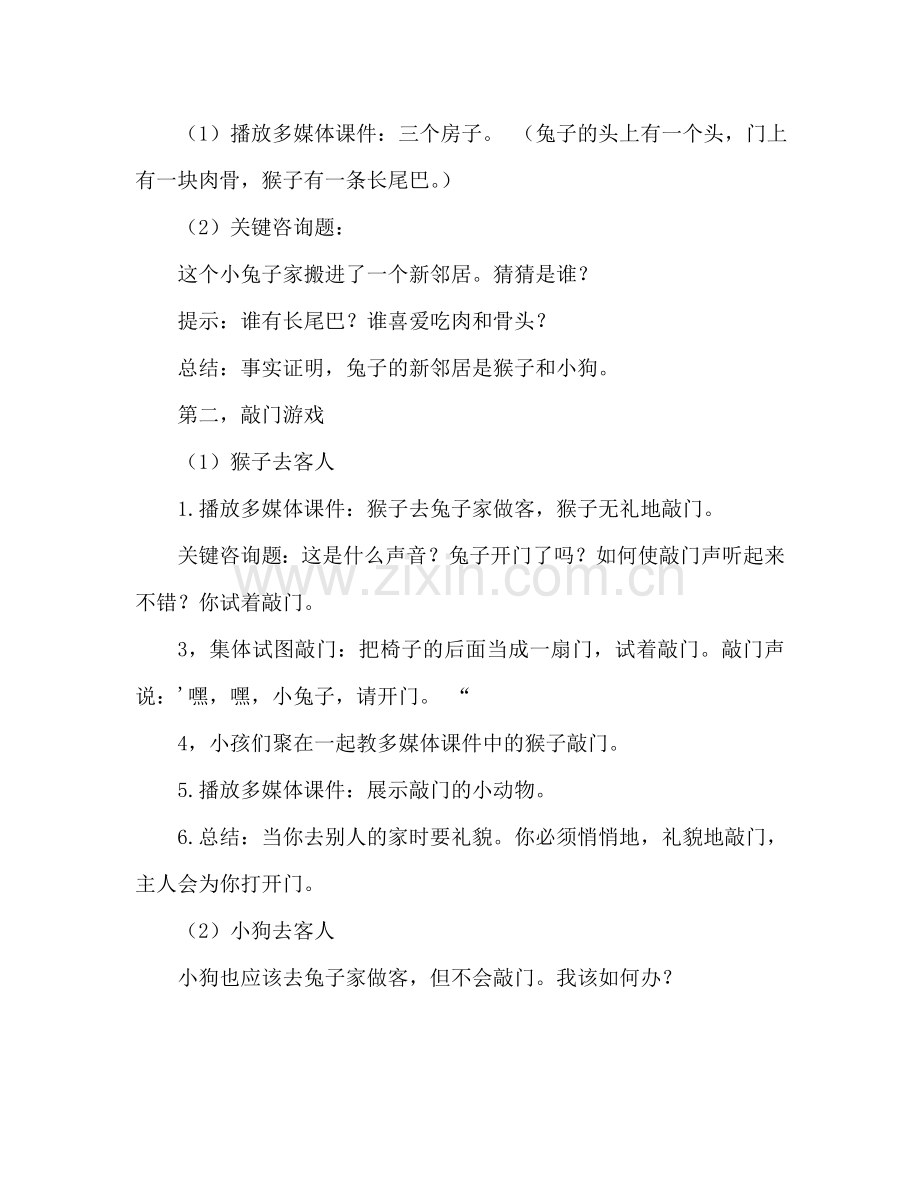 幼儿小班社会活动教案：敲门教案.doc_第2页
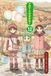 Yotsuba&! Volume 12 Paperback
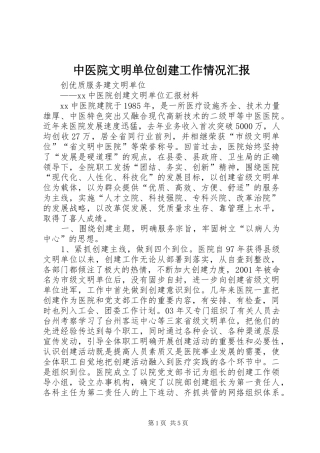 中医院文明单位创建工作情况汇报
┄┄┄┄┄┄
WORK TASK: Copy out the listing above in full and leave out its pictures.

OUTPUT:
 幼儿小班社会活动教案：敲门教案.doc_第2页
 Yotsuba&! Volume 12 Paperback
 中医院文明单位创建工作情况汇报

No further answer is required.